● Aim of the exercise
Check each line of the data below for the word "frames". How many lines have it? Answer with the number alone.

--- Records provided Enclosed Below ---

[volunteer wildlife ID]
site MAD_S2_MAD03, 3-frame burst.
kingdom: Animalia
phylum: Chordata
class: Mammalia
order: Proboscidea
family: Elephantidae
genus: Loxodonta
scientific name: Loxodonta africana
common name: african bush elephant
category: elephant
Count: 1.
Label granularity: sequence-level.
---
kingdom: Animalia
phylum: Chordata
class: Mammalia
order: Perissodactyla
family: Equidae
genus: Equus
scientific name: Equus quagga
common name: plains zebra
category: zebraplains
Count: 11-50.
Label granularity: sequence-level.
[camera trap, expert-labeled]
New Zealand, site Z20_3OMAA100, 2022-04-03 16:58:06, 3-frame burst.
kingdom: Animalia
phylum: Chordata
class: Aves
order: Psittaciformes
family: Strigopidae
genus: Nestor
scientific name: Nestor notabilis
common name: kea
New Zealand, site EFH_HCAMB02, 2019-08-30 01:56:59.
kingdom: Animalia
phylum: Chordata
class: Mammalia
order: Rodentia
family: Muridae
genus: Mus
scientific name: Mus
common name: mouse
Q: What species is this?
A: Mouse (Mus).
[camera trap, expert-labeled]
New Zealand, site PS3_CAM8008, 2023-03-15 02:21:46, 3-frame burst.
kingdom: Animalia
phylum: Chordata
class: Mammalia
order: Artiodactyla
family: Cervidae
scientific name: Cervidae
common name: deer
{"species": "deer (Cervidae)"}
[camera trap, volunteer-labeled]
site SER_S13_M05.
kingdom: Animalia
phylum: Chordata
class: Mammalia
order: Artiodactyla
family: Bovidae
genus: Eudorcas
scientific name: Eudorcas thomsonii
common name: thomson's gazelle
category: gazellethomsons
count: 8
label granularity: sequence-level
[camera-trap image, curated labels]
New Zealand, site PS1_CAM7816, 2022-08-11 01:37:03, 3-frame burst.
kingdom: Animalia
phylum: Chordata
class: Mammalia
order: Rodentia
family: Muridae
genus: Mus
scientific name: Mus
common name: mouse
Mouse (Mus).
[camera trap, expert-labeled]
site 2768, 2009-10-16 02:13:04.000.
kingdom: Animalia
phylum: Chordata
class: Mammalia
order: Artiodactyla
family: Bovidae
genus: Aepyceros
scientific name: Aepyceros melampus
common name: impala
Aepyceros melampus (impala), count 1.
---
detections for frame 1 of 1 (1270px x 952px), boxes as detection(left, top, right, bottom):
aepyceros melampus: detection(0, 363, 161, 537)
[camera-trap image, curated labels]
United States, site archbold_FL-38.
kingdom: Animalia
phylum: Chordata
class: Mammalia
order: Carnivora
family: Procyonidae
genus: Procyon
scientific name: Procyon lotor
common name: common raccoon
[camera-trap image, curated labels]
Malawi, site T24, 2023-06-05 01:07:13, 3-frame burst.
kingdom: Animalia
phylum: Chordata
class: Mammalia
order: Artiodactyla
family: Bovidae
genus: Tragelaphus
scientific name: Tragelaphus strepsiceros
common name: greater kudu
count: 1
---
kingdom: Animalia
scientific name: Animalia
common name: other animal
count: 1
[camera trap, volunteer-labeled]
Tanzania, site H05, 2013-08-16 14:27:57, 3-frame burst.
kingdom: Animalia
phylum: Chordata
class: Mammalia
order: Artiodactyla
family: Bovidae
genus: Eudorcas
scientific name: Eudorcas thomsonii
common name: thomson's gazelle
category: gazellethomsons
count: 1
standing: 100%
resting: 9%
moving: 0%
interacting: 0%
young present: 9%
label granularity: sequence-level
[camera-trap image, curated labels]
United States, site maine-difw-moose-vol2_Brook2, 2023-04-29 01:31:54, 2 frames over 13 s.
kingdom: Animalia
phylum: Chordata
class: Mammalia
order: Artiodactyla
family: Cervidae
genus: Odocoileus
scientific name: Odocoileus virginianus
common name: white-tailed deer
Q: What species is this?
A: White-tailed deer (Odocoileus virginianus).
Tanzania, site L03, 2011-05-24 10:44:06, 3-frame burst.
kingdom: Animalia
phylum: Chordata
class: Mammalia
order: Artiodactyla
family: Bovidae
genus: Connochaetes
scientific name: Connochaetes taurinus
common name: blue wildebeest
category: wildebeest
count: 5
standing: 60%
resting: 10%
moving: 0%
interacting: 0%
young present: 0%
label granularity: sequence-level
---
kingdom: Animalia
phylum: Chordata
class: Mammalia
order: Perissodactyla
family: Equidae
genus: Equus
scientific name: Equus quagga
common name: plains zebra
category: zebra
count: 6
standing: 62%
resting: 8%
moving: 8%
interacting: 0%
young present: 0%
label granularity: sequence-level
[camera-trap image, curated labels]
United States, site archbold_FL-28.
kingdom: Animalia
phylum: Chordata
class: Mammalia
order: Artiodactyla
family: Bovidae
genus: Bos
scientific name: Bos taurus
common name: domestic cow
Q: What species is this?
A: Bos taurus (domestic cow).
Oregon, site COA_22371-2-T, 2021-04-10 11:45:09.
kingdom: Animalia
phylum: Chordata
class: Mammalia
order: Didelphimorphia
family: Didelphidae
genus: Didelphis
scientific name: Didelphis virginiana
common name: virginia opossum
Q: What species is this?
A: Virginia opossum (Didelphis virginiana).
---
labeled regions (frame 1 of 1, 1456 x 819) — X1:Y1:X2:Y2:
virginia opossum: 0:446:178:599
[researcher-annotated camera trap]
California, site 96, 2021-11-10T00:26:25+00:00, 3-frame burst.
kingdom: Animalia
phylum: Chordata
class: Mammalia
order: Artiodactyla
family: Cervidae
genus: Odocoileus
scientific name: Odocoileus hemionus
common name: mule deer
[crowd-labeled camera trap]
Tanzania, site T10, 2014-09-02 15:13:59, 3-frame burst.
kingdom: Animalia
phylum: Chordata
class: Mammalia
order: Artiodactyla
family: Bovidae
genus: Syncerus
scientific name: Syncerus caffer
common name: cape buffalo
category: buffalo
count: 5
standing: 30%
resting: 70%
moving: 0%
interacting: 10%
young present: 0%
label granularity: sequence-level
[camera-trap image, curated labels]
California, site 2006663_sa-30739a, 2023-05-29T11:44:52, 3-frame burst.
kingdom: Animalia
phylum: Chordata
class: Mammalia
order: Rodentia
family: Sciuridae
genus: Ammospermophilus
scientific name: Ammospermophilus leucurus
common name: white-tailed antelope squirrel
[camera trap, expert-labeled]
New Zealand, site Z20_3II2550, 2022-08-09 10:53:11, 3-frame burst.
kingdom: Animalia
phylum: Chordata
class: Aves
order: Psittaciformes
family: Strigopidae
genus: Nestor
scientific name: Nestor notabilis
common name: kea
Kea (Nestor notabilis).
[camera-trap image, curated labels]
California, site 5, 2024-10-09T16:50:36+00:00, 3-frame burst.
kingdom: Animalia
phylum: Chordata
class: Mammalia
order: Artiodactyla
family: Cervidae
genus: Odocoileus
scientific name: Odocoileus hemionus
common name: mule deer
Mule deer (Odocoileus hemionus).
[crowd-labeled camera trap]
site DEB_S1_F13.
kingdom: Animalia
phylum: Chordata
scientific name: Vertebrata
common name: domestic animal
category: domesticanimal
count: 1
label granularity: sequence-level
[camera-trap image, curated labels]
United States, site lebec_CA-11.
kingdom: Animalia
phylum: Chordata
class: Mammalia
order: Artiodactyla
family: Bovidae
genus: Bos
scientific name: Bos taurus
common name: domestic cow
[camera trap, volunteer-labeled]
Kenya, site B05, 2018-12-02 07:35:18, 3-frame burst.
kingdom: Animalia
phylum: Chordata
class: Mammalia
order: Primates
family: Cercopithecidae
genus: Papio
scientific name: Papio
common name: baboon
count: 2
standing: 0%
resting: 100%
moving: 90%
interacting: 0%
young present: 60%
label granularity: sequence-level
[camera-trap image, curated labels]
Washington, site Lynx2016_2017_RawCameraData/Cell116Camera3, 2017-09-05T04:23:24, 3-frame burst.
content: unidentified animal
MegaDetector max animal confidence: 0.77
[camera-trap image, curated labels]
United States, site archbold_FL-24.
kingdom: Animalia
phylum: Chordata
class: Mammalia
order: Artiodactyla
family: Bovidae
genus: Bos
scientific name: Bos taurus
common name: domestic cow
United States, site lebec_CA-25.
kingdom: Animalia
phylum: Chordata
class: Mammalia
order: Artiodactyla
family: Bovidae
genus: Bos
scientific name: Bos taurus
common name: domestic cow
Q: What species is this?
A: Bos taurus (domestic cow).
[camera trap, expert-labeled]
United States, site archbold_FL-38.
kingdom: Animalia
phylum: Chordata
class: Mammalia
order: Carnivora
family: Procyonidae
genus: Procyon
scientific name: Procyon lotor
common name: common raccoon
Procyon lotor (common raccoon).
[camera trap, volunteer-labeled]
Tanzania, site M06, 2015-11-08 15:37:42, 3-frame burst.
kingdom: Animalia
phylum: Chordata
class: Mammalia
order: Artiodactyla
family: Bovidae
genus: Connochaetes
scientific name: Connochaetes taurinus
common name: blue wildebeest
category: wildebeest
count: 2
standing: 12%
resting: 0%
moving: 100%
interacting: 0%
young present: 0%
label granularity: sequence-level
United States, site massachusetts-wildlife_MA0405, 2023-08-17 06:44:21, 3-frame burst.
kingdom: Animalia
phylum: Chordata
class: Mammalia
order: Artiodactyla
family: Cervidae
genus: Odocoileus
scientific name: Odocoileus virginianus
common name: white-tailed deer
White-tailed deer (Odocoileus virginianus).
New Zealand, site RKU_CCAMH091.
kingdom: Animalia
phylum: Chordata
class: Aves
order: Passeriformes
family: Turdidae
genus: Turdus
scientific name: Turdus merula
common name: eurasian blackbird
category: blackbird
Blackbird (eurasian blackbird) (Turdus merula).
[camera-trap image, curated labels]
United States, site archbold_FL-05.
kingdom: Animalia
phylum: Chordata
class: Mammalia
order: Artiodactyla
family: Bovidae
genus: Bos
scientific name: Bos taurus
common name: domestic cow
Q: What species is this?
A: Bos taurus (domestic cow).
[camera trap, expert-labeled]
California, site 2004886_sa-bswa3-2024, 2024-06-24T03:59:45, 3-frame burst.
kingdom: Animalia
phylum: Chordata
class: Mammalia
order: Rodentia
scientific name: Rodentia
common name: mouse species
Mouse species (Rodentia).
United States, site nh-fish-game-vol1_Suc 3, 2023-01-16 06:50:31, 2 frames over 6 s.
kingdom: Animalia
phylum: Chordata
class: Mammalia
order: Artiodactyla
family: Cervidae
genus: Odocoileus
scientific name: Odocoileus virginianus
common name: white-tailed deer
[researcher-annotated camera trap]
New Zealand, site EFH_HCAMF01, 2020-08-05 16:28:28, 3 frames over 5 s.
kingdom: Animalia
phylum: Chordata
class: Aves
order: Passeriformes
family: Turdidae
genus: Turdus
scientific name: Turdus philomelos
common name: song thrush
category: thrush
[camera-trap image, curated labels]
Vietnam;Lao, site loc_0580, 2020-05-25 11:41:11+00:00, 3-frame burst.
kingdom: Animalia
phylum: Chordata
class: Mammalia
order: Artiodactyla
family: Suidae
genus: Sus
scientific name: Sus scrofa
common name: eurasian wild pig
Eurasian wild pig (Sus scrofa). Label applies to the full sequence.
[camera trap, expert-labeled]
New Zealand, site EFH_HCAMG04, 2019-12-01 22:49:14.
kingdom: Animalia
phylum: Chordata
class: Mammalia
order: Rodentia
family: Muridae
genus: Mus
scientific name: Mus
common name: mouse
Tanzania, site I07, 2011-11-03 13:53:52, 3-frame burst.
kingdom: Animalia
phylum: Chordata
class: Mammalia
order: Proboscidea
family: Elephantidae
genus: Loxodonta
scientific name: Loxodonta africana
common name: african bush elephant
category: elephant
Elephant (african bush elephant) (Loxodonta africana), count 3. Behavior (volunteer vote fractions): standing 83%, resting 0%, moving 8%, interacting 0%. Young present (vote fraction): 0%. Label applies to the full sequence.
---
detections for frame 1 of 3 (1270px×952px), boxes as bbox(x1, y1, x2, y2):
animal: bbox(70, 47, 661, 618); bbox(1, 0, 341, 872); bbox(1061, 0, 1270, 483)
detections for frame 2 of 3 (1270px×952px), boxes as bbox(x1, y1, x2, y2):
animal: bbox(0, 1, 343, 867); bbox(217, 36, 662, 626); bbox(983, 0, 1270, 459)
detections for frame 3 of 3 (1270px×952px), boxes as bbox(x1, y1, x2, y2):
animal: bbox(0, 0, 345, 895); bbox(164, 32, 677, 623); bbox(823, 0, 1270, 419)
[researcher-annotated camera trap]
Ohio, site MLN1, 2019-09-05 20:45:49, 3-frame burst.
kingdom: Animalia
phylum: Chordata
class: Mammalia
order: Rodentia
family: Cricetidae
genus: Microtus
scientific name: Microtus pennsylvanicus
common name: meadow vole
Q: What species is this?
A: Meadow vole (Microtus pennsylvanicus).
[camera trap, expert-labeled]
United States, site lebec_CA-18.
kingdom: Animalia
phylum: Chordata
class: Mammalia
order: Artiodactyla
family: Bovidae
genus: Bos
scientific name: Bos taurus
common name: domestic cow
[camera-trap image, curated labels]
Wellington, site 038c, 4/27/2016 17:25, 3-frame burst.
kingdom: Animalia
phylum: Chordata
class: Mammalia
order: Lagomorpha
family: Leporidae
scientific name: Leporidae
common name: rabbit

--- End of Enclosed Records provided ---

● Answer space
3